My poppies are wonderful too.It is their 2nd year.I threw a packet of mixed wild seeds last year and up they came. However they are so big this year I would really like to move them. What do you think? I will collect the seeds this year though,but what about the original plants,can I move them?

Gardeners' World Web User 18/06/2009 at 17:34

I have poppies in my garden but they have not opened up yet. This is my first time of growing them. (my children did).

Gardeners' World Web User 18/06/2009 at 22:42

I was given some poppy seeds 2 years ago. They flowered into a large mass and were wonderful, but last year there was nothing... no poppies, but this year they have appeared again, but in several places that I didnt sow seeds... is it usual for them to miss a year ????

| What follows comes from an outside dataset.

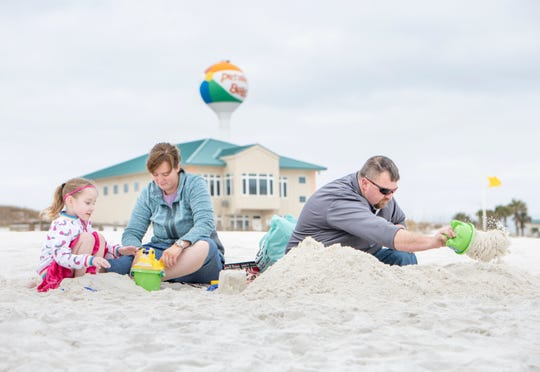 Dolly Cole, 5, of Owensboro, Kentucky, and her parents Kelita and Wesley play in the sand at Pensacola Beach on Monday, Jan. 27, 2020.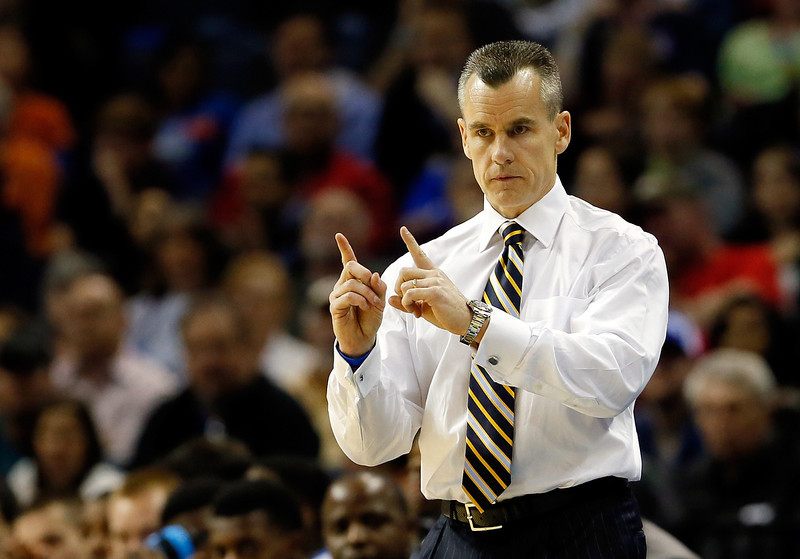 . Head coach Billy Donovan of the Florida Gators motions to his players during the south regional final of the 2014 NCAA Men\'s Basketball Tournament against the Dayton Flyers at the FedExForum on March 29, 2014 in Memphis, Tennessee.  (Photo by Kevin C. Cox/Getty Images)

Gardeners' World Web User 19/06/2009 at 20:36

maureenmay, perhaps conditions were not just quite right to produce plants in time for last year? Now you have them self sown, they will continue year after year I imagine. I love my poppies but don't like the leaves after they finish flowering. Just read a blog by www.gardeningbloggers/theruralgardener called 'we all need a little support at times' in which she said to cut off the leaves and hide the gaps with the right plants, I am trying to do this now.

Gardeners' World Web User 19/06/2009 at 20:41

oh, above web site should have ended /theruralgardener sorry!